Why you can trust 12DOVE
Where Ong-Bak crackled, The Warrior King fizzles. The Thai title – Tom Yum Goong – is a shrimp soup speciality. Rich and rangey complement of ingredients, but a tad gloopy and overseasoned for some tastes. The dream-team of Pinkaew, Jaa and fight choreographer Panna Rittikrai is still in place. But The Warrior King is a punch-drunk pugilist, favouring lumbering, periodic swipes over Ong-Bak’s high-stamina scampers and scurries. As with Bruce Lee before him, Jaa’s talent is so radiant, Pinkaew and Rittikrai are clearly having too much fun conceiving ever more outrageous fight scenes for them to bother with the business of fitting a decent film around them.

* Data extracts
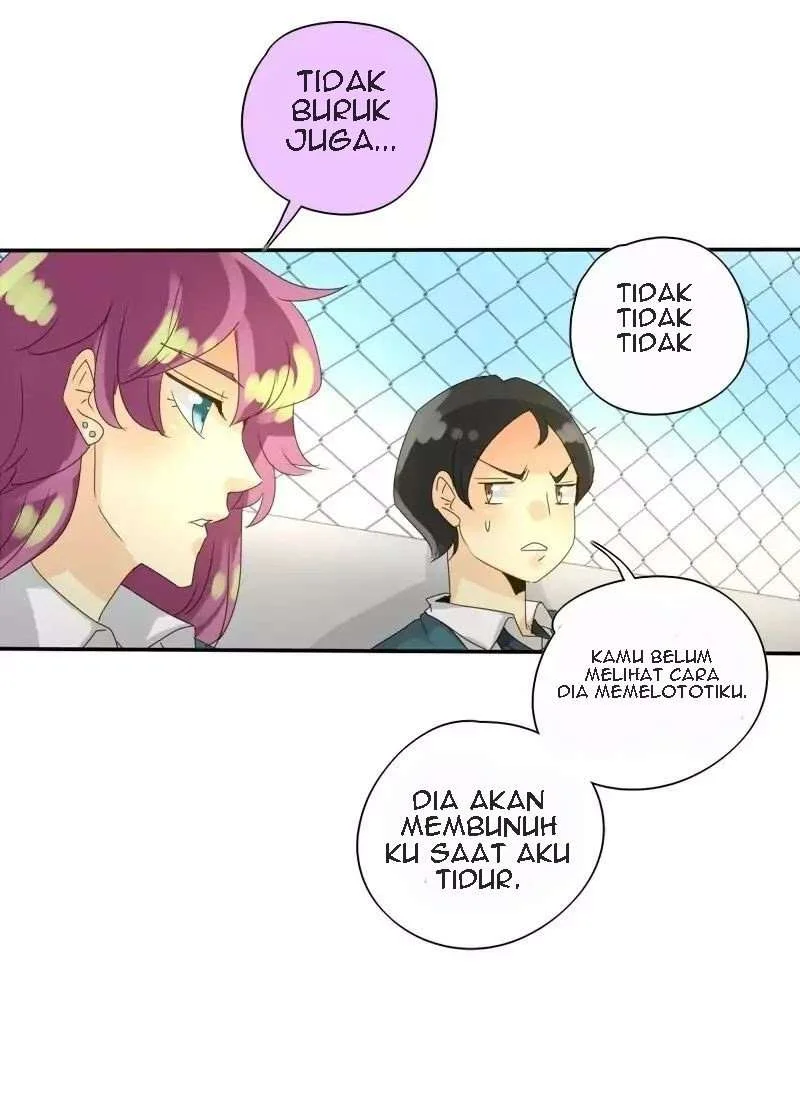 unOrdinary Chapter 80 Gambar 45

==

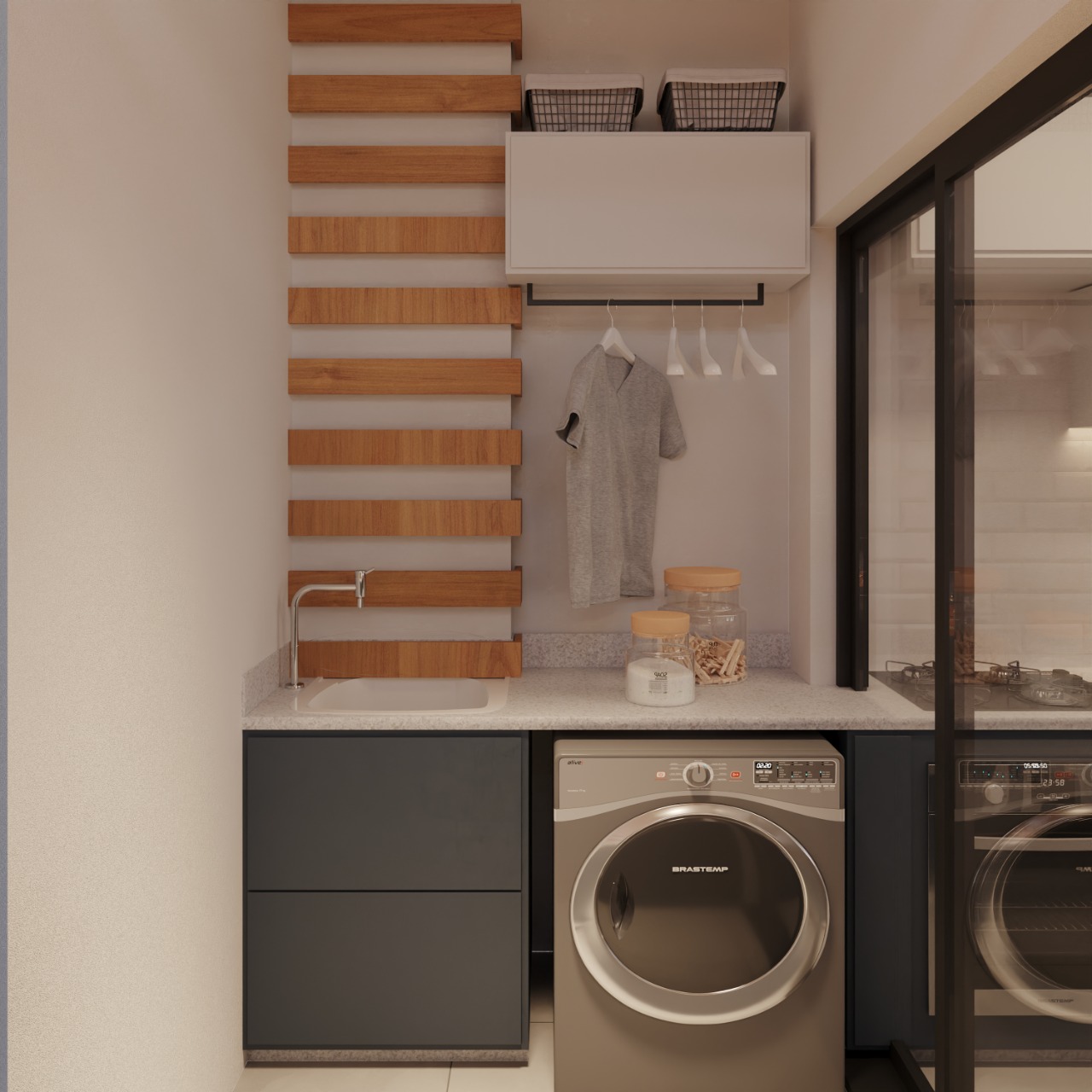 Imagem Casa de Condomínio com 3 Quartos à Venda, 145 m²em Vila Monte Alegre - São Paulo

...

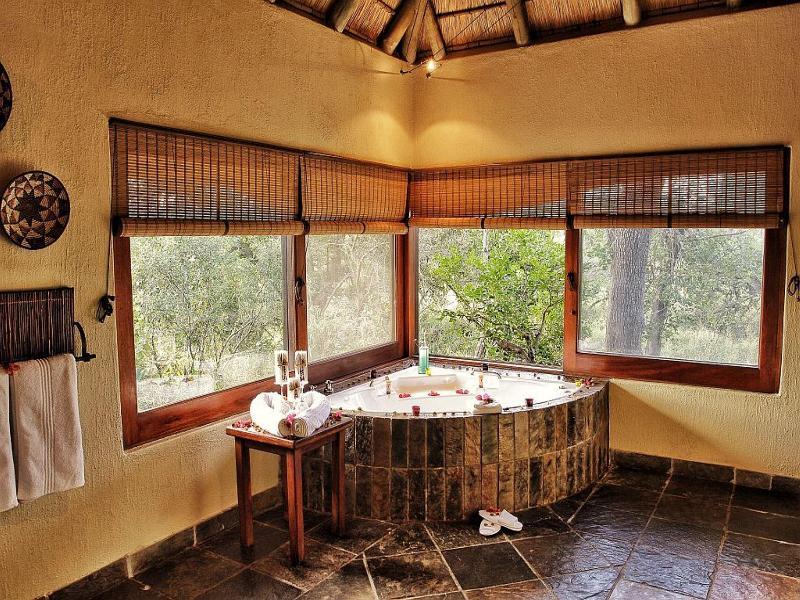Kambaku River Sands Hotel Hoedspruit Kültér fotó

* Prompt 1
Write out the stretch of the film review from "Why you can" through "film around them.".
* Prompt 2
Answer these from the film review:
(a) What is the Thai title of The Warrior King?
(b) Who is named as the fight choreographer?
(c) Which earlier performer is Jaa compared to?
* Prompt 3
Continue the review of The Warrior King from its last sentence.

* Written reply 1
Why you can trust 12DOVE
Where Ong-Bak crackled, The Warrior King fizzles. The Thai title – Tom Yum Goong – is a shrimp soup speciality. Rich and rangey complement of ingredients, but a tad gloopy and overseasoned for some tastes. The dream-team of Pinkaew, Jaa and fight choreographer Panna Rittikrai is still in place. But The Warrior King is a punch-drunk pugilist, favouring lumbering, periodic swipes over Ong-Bak’s high-stamina scampers and scurries. As with Bruce Lee before him, Jaa’s talent is so radiant, Pinkaew and Rittikrai are clearly having too much fun conceiving ever more outrageous fight scenes for them to bother with the business of fitting a decent film around them.

* Written reply 2
(a) Tom Yum Goong
(b) Panna Rittikrai
(c) Bruce Lee

* Written reply 3
The Warrior King is what happens when you try to do more of the same, only bigger, louder, pricier – missing the point that the original’s key pleasure was its cheapo charm. Gone is the gleeful pornography of those multi-angled slo-mo replays. No more of that exquisite, 20-odd minute foreplay, teasing and cranking up to the first screen-rippling, surgical knee-strike. Jaa’s feral, feline charisma and his wild and wireless approach to stunt work have been sidelined by soppy CGI, Westernised baddies, needless chopper’s-eye-view sweeps of Sydney and formulaic action-movie bluster (you gaped and gagged at Ong-Bak’s fridge-fight, but you’ll yawn at The Warrior King’s Leap Off Building And High-Kick Helicopter-Clinging Bad Man).
But...
Christ, the fight scenes are good. So good, Pinkaew could have replaced the rest of the film with linking, silent movie-style title cards (‘KHAM ENTERS RESTAURANT, STILL ELEPHANTLESS’, ‘KHAM WANDERS INTO BURNING TEMPLE FOR SOME REASON – NOT IMPORTANT’), chopped the running-time to 30 mins, and we’d still recommend you go see it.
There’s a skin-slicing scrap with a whip-cracking ladyboy; an underpass shoeing of big boys with big sticks; a gymnastic dust-up with a sword-flailing psycho that sees Jaa use a gong for a shield and gong-beaters as an improv weapon...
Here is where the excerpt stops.